Copy out every item below word for word, leaving out the pictures.

(Items about scenes in images)
## begin

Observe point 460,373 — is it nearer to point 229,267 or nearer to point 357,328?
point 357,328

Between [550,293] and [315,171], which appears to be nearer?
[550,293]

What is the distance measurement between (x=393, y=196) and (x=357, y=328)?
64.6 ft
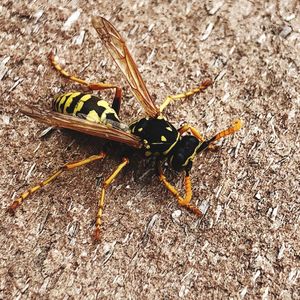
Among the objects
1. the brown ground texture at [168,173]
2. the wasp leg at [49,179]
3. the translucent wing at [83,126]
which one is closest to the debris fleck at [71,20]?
the brown ground texture at [168,173]

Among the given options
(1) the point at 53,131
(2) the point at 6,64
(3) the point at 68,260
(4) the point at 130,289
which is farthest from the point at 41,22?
(4) the point at 130,289

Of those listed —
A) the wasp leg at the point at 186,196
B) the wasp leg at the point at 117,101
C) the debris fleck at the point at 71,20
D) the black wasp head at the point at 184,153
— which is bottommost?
the wasp leg at the point at 186,196

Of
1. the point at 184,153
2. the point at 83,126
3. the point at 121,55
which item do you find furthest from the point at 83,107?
the point at 184,153

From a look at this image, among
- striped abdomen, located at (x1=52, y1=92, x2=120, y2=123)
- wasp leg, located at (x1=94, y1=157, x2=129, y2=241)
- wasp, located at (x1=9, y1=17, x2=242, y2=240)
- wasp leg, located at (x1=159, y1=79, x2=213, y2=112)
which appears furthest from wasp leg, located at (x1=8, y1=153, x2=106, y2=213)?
wasp leg, located at (x1=159, y1=79, x2=213, y2=112)

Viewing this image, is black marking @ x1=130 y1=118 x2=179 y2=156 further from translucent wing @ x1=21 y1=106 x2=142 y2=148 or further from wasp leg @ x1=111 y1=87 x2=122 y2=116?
wasp leg @ x1=111 y1=87 x2=122 y2=116

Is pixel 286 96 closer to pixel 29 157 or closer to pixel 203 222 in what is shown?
pixel 203 222

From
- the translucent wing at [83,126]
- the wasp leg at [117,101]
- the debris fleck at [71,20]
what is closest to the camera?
the translucent wing at [83,126]

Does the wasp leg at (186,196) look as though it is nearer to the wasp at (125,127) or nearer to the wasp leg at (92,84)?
the wasp at (125,127)
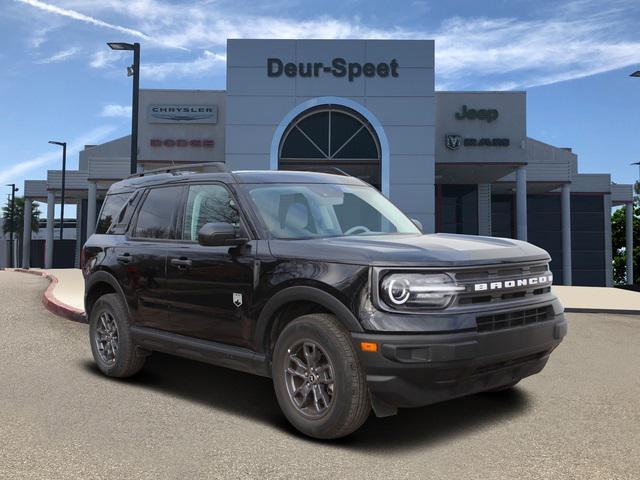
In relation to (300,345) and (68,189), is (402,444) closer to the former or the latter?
(300,345)

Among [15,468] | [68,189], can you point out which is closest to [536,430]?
[15,468]

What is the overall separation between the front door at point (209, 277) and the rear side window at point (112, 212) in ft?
4.04

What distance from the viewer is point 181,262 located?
5.23m

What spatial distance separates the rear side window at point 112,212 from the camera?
650 centimetres

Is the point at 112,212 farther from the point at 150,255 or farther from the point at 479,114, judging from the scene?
the point at 479,114

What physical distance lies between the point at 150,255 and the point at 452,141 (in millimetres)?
26011

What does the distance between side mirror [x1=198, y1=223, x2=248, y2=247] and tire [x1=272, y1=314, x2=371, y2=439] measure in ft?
2.78

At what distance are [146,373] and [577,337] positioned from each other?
6397 mm

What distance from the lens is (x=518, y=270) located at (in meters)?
4.41

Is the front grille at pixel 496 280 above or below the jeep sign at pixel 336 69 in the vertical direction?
below

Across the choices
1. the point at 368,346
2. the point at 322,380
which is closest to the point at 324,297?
the point at 368,346

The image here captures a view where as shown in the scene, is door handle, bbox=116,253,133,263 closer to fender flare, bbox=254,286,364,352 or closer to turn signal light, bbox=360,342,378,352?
fender flare, bbox=254,286,364,352

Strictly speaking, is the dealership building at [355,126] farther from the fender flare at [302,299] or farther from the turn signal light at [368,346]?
the turn signal light at [368,346]

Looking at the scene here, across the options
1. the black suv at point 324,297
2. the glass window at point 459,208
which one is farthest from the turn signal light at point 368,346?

## end

◆ **CORRECT RESULT**
Observe point 460,373 — is it nearer to point 229,267 or nearer to point 357,328?
point 357,328

Between [550,293] and [315,171], which appears to be nearer?
[550,293]

What is the distance measurement between (x=393, y=196) and (x=357, y=328)?
64.6 ft
Among the objects
1. the brown ground texture at [168,173]
2. the wasp leg at [49,179]
3. the translucent wing at [83,126]
which one is closest to the debris fleck at [71,20]?
the brown ground texture at [168,173]

Among the given options
(1) the point at 53,131
(2) the point at 6,64
(3) the point at 68,260
(4) the point at 130,289
which is farthest from the point at 41,22?
(4) the point at 130,289

Of those listed —
A) the wasp leg at the point at 186,196
B) the wasp leg at the point at 117,101
C) the debris fleck at the point at 71,20
D) the black wasp head at the point at 184,153
— which is bottommost?
the wasp leg at the point at 186,196

Of
1. the point at 184,153
2. the point at 83,126
3. the point at 121,55
which item do you find furthest from the point at 83,107?
the point at 184,153

From a look at this image, among
- striped abdomen, located at (x1=52, y1=92, x2=120, y2=123)
- wasp leg, located at (x1=94, y1=157, x2=129, y2=241)
- wasp, located at (x1=9, y1=17, x2=242, y2=240)
- wasp leg, located at (x1=159, y1=79, x2=213, y2=112)
which appears furthest from wasp leg, located at (x1=8, y1=153, x2=106, y2=213)?
wasp leg, located at (x1=159, y1=79, x2=213, y2=112)

Viewing this image, is black marking @ x1=130 y1=118 x2=179 y2=156 further from translucent wing @ x1=21 y1=106 x2=142 y2=148 or further from wasp leg @ x1=111 y1=87 x2=122 y2=116?
wasp leg @ x1=111 y1=87 x2=122 y2=116

Is pixel 286 96 closer to pixel 29 157 or closer to pixel 203 222 in what is shown?
pixel 203 222

From
- the translucent wing at [83,126]
- the wasp leg at [117,101]
- the debris fleck at [71,20]
what is closest to the camera?
the translucent wing at [83,126]

Does the wasp leg at (186,196) look as though it is nearer to the wasp at (125,127) or nearer to the wasp leg at (92,84)?
the wasp at (125,127)
In relation to (300,345) and (68,189), is (402,444) closer to the former or the latter?
(300,345)

Among [15,468] | [68,189], can you point out which is closest to [536,430]?
[15,468]

What is the overall separation between the front door at point (209, 277) and the rear side window at point (112, 212) in ft?
4.04

What distance from the viewer is point 181,262 located?
5.23m

What spatial distance separates the rear side window at point 112,212 from the camera?
650 centimetres

Is the point at 112,212 farther from the point at 150,255 or farther from the point at 479,114, judging from the scene?
the point at 479,114

What physical distance lies between the point at 150,255 and the point at 452,141 (in millimetres)?
26011

What does the distance between side mirror [x1=198, y1=223, x2=248, y2=247] and tire [x1=272, y1=314, x2=371, y2=439] measure in ft?
2.78

At what distance are [146,373] and [577,337] positioned from each other?
6397 mm

What distance from the lens is (x=518, y=270) located at (in meters)?
4.41

Is the front grille at pixel 496 280 above or below the jeep sign at pixel 336 69 in the vertical direction?
below

Across the choices
1. the point at 368,346
2. the point at 322,380
which is closest to the point at 324,297?
the point at 368,346

The image here captures a view where as shown in the scene, is door handle, bbox=116,253,133,263 closer to fender flare, bbox=254,286,364,352 or closer to turn signal light, bbox=360,342,378,352?
fender flare, bbox=254,286,364,352

Strictly speaking, is the dealership building at [355,126] farther from the fender flare at [302,299] or farther from the turn signal light at [368,346]?
the turn signal light at [368,346]

Looking at the scene here, across the options
1. the black suv at point 324,297
2. the glass window at point 459,208
which one is farthest from the turn signal light at point 368,346?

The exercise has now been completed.